The investment market for shopping centres is currently moribund, with only isolated assets being traded, and with the demand outlook cloudy. Buyers are having to factor in high expenditure for the conversion of (parts of) areas. Investors are uncertain about the extent to which future rent adjustments will fail or stores will close. With these risks priced in, the yield spread has widened significantly, from between 3.2% and 3.9% in 2019 to between 2.5% and 4.3% in 2020 for core properties. 

Food-oriented retail space, less dependent on the economy and e-commerce, remains much in demand. Retail parks with a high proportion of ‘essential’ needs offerings are benefiting, and these assets remain in demand. The yield range is 2.4% to 3.3% p.a. The comparatively low margin reflects the perceived safety of the asset class.

The safest asset class is residential housing, where the least has changed since the previous year.

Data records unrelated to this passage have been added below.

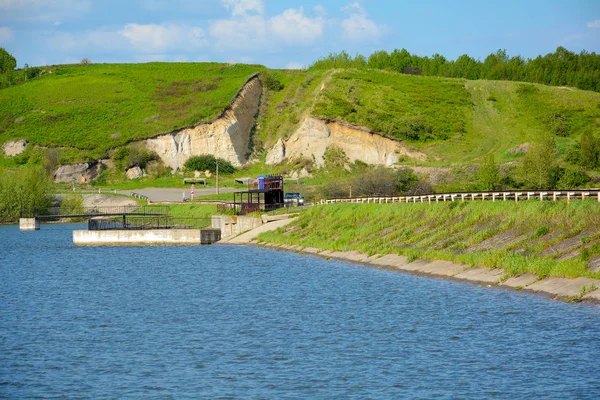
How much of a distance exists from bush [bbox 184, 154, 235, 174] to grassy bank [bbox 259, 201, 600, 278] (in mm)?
65431

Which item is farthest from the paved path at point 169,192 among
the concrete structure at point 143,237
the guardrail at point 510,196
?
the guardrail at point 510,196

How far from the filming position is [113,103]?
162 metres

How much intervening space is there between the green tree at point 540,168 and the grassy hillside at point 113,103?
66686mm

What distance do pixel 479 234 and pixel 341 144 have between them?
83.0 m

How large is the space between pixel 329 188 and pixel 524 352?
7938cm

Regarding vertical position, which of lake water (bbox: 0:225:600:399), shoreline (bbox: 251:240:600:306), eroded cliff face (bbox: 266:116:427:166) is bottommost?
lake water (bbox: 0:225:600:399)

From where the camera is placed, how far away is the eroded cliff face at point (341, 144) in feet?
413

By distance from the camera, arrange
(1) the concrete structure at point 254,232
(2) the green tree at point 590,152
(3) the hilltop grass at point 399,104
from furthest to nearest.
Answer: (3) the hilltop grass at point 399,104
(2) the green tree at point 590,152
(1) the concrete structure at point 254,232

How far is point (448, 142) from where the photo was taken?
413 ft

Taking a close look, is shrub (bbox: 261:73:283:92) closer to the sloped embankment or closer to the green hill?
the green hill

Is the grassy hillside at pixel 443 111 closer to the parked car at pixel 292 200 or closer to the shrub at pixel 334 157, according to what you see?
the shrub at pixel 334 157

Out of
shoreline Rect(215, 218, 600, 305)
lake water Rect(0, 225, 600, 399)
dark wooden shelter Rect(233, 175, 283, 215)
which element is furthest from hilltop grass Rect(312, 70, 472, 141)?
lake water Rect(0, 225, 600, 399)

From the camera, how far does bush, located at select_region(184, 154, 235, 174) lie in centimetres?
13625

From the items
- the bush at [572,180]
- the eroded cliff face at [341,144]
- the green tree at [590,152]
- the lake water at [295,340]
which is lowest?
the lake water at [295,340]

The Bulwiengesa researchers forecast purchase prices showing lower growth between now and 2024 than in previous years, with project developments in expensive city locations becoming fewer, with prices having reached a high level in absolute terms. Still, despite the uncertain economic environment with more short-time work (Kurzarbeit) and the unemployment figures creeping up, housing demand remains strong.

In many cities, supply is still low and new building plots are scarce and expensive. The achievable yields remain at a low level, between 1.5% and 2.5% for residential properties in A-cities. The potential for price increases is increasingly limited by legal regulation. Carstensen said, "With a base value of 1.94%, there is still value protection for residential real estate but it’s getting tougher. At the same time, market risks remain very manageable - residential continues to be a very safe asset class."

Beine, talking about the value of the research, said: "For us as a commercial law firm, the study is always valuable because we can see how political influence affects the market – right now, the keywords are rent brakes, rent caps, preservation statutes, conversion bans or building land mobilization laws." In other words, that elusive 5% will have to be sought elsewhere in the real estate domain – and as the full study will show, that’s likely to be in certain industrial/logistical sub-sectors, or even offices in the least liquid markets – with commensurate risk, and for investors with strong nerves.